I can already see where this is going and I already hate this guy for it. Now I better understand where Courfeyrac diverges and I haven't even reached what this scoundrel does.
One day Tholomyès took the other three aside, made sure he had their full attention and said, ‘Fantine, Dahlia, Zéphine and Favourite have been asking us for nearly a year to give them a surprise. We’ve made a solemn promise to do so. . . . At the same time our parents keep writing to us. Attacked on both sides. I think the time has come. Let’s talk.’
At this point Tholomyès lowered his voice and mysteriously described something so amusing that a huge enthusiastic guffaw emerged simultaneously from the mouths of all four of them and Blachevelle cried, ‘That’s a great idea!’
I don't know what the plan is but I already don't like it. Just based on the description given to Tholomyès, I don't trust his plans. (On that note, I didn't expect him to be depicted as so ugly HAHA)
1.3.3
Oh, no matter who you may be, don’t you remember? Have you walked through the bushes, holding aside the branches for the pretty face following behind you?
Oh get out of here with this "No matter who you may be" type nonsense again 🙄
Blondeau mention 🫵 may he rest in peace
1.3.4
Okay, I am becoming increasingly baffled by the fact that Tholomyès is even with Fantine. He seems Like the sort that would prefer to have a lady who is fine with him doing whatever the heck he wants with her, but Fantine won't even get on the swing or accept kisses throughout the day like the other girls.
Maybe it comes back around to the conquest thing. She's pretty and if he can say that he was the one who..... (face of disgust) conquered her... It's like some kind of bragging right. "Yeah I managed to get with the chaste Fantine, that's how suave and impressive I am" kind of mentality. He wants the challenge? Ugh.
"on Sundays tiredness has the day off" oh if only
1.3.5
Horse mention 😔
1.3.6
This prompted Blachevelle to ask, ‘What would you do, Favourite, if I stopped loving you?’
‘What would I do!’ cried Favourite. ‘Oh, don’t say that even as a joke! If you stopped loving me, I’d come after you, I’d scratch and claw you, I’d throw water over you, I’d have you arrested.’
Blachevelle smiled with the voluptuous self-conceit of a man whose vanity is flattered.
. . .
As she ate, Dahlia said quietly to Favourite amid the uproar, ‘So you really worship your Blachevelle, do you?’
‘I detest him,’ replied Favourite in a similar undertone, picking up her fork again. ‘He’s stingy. It’s the lad who lives opposite me I love.
HAHA DANG
All the same, I tell Blachevelle I adore him. What a liar I am! Eh? What a liar!’

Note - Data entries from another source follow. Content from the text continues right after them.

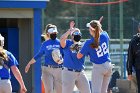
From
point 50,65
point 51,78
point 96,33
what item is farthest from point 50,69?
point 96,33

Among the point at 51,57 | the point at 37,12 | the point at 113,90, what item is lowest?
the point at 113,90

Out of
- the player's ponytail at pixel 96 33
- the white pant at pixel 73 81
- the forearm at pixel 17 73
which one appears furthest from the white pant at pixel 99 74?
the forearm at pixel 17 73

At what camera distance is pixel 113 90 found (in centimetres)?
1741

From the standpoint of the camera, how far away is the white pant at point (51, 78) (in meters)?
13.0

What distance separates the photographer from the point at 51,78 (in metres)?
13.1

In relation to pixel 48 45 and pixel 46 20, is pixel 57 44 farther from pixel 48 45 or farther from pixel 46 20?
pixel 46 20

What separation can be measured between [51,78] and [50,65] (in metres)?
0.32

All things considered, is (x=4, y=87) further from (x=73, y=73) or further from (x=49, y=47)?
(x=49, y=47)

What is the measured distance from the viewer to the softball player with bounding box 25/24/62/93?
12.9 m

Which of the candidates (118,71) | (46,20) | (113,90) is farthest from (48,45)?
(46,20)

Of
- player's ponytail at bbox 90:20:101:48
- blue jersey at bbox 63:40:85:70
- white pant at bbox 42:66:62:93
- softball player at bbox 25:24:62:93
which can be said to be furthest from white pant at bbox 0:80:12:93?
white pant at bbox 42:66:62:93

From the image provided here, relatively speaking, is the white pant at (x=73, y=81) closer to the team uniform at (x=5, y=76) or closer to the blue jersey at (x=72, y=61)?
the blue jersey at (x=72, y=61)

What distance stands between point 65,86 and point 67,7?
33.2 ft

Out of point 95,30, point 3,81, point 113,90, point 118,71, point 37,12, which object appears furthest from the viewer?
point 118,71
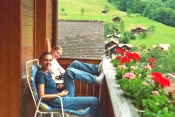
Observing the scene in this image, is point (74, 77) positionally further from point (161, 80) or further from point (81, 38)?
point (81, 38)

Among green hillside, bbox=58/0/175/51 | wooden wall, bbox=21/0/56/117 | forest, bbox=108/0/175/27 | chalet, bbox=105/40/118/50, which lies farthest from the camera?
chalet, bbox=105/40/118/50

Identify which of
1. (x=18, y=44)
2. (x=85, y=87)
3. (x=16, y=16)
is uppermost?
(x=16, y=16)

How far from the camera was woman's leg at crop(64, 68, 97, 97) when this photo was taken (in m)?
3.47

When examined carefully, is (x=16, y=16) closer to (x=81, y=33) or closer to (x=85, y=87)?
(x=85, y=87)

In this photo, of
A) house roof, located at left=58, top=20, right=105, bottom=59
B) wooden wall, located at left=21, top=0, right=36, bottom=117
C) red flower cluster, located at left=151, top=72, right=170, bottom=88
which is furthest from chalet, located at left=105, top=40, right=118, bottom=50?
red flower cluster, located at left=151, top=72, right=170, bottom=88

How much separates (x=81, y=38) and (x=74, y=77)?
2.89 meters

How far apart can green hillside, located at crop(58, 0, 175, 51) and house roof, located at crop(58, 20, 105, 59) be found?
0.64 feet

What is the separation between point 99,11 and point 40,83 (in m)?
2.92

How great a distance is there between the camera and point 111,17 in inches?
222

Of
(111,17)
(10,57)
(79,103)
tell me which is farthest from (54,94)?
(111,17)

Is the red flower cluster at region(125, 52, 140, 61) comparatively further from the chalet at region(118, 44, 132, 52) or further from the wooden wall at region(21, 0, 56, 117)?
the wooden wall at region(21, 0, 56, 117)

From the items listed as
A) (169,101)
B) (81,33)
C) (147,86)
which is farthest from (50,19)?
(169,101)

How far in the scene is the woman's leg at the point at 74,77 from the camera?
3.47m

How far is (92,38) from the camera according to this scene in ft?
20.6
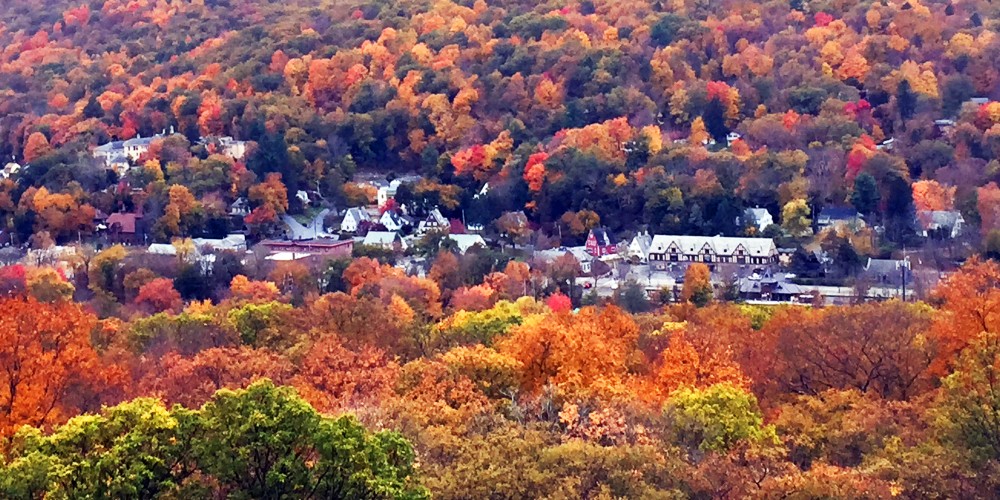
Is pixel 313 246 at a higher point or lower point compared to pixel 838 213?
lower

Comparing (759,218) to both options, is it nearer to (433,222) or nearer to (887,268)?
(887,268)

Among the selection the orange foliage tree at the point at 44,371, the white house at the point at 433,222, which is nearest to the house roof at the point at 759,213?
the white house at the point at 433,222

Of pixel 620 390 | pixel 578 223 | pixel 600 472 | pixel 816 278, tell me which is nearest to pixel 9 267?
pixel 578 223

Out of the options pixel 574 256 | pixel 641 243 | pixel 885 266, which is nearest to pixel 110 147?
pixel 574 256

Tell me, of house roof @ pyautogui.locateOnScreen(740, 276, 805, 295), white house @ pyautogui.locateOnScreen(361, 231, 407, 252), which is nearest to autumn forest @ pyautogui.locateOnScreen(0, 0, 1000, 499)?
white house @ pyautogui.locateOnScreen(361, 231, 407, 252)

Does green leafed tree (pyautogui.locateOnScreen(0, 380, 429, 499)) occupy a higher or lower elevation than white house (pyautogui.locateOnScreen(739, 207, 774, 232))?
higher

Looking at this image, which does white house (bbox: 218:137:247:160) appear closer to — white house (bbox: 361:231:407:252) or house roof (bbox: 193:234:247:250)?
house roof (bbox: 193:234:247:250)
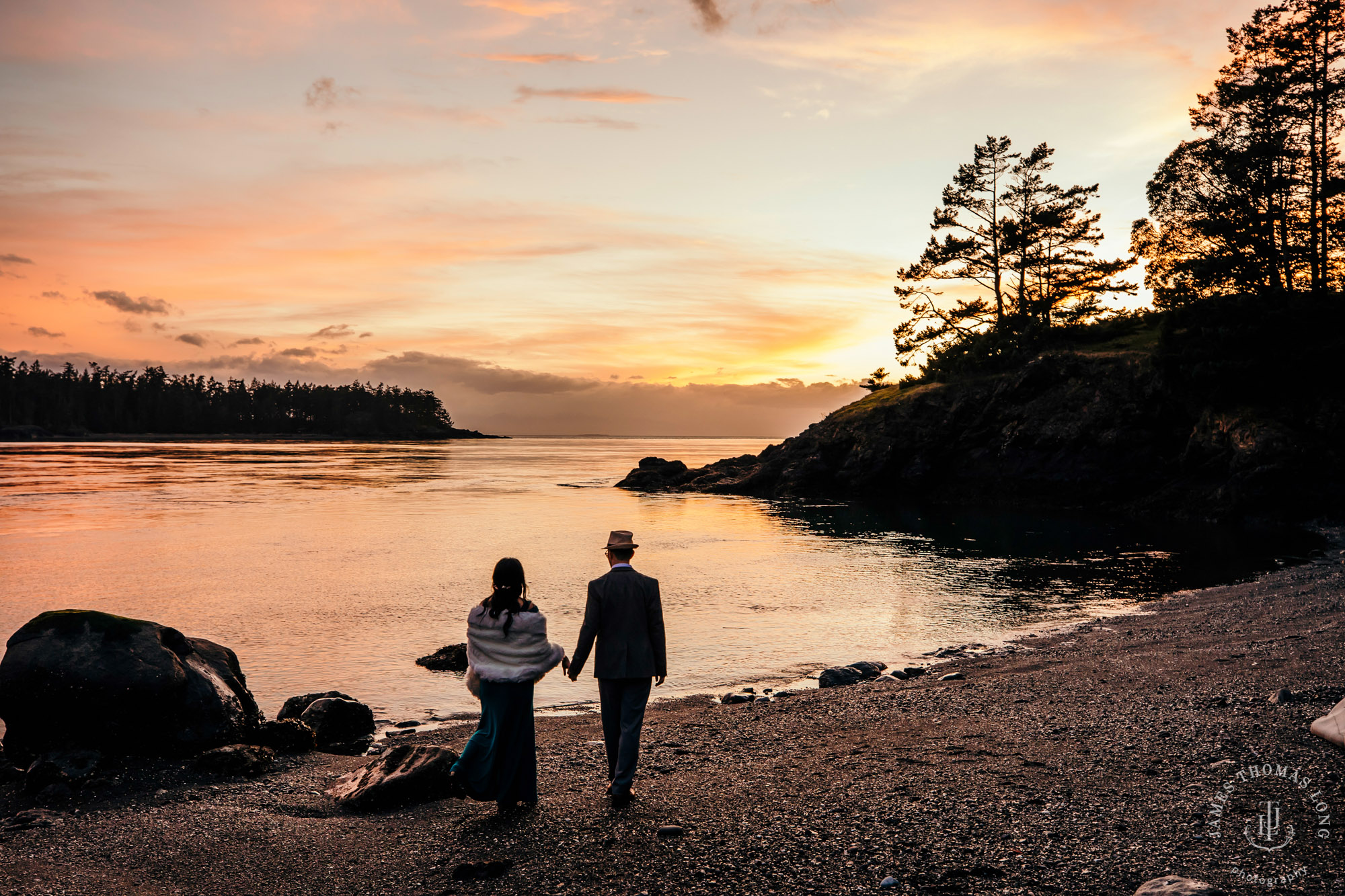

Favourite paused, then went on, ‘You see, Dahlia, I feel miserable. It’s done nothing but rain all summer, the wind’s always blowing, it gets on my nerves, Blachevelle’s very tight-fisted, there are hardly any peas in the market, you don’t know what to eat. I’m down in the dumps, as the English say, butter’s so expensive, and look, here we are eating in a room with a bed in it. It’s disgusting! It makes me fed up with life.’
... Dang.
You say you love actors, but girl you could be one.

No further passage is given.